For a broader sense of how firming fits into the whole renewable buildout, our explainer on the role of fossil fuels and renewables in Australia gives useful context. And if you want to understand where wind sits in this puzzle — because wind’s intermittency is half the reason we’re having this conversation — the piece on the rise of wind energy in Australia is worth a read.
Offshore wind adds another wrinkle #
One thing that changes the calculus slightly is offshore wind, which tends to generate more consistently through the night and in winter than onshore solar. If large offshore wind capacity comes online in Victoria and NSW over the 2030s — still conditional on licence awards and financing — the duration requirement for storage shifts somewhat. You still need long-duration backup, but the frequency of very-long droughts in net generation becomes lower. Whether that makes pumped hydro slightly less urgent or just differently sized is a question the ISP modelling is actively working through.
Where the two technologies actually fit together #
The honest answer to “pumped hydro or batteries?” is that it’s not either/or, and the NEM almost certainly ends up with a lot of both. Short-duration batteries handle the daily cycling, soak up the midday solar glut, and keep frequency stable. Long-duration pumped hydro — if it gets built on time and on budget, which is a genuine if — handles the multi-day events that would otherwise require gas peakers or demand curtailment.
ARENA and the CEFC have both backed battery projects at various stages; the federal government’s Capacity Investment Scheme has been the mechanism underwriting a lot of the pipeline. You can find ARENA’s project register and AEMO’s ISP documentation at their respective sites — both are worth bookmarking if you’re tracking the pipeline seriously.
I’ve spent a fair bit of time this year going through the ISP 2024 workbooks — something I do on long weekend rides when the numbers are stuck in my head and won’t leave — and what strikes me is how sensitive the modelled outcomes are to storage duration assumptions.

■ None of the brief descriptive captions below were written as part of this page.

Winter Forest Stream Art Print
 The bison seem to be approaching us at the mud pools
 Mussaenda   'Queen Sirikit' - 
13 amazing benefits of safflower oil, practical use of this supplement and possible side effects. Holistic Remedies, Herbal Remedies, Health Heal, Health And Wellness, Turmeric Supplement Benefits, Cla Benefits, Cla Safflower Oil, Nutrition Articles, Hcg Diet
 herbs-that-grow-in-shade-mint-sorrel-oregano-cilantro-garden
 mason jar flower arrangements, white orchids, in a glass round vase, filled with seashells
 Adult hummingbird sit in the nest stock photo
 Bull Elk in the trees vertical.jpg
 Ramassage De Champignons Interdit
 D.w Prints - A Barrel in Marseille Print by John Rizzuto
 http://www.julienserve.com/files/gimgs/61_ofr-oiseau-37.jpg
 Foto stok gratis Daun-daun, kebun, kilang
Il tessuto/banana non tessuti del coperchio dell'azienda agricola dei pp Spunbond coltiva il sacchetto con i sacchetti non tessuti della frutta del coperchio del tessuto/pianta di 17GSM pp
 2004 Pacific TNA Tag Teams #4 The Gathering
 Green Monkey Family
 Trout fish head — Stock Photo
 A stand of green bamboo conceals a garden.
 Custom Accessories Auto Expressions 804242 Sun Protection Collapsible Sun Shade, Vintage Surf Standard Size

Shift the assumed battery duration from two hours to four, and the role of pumped hydro shrinks noticeably. Shift it back, and pumped hydro becomes close to indispensable.
That sensitivity is the whole story, really. We are building a grid whose long-term shape depends on assumptions we’re still testing. The technology that firms it most effectively will be whichever one we manage to build, finance, and dispatch reliably — and on that score, the batteries are currently winning on points.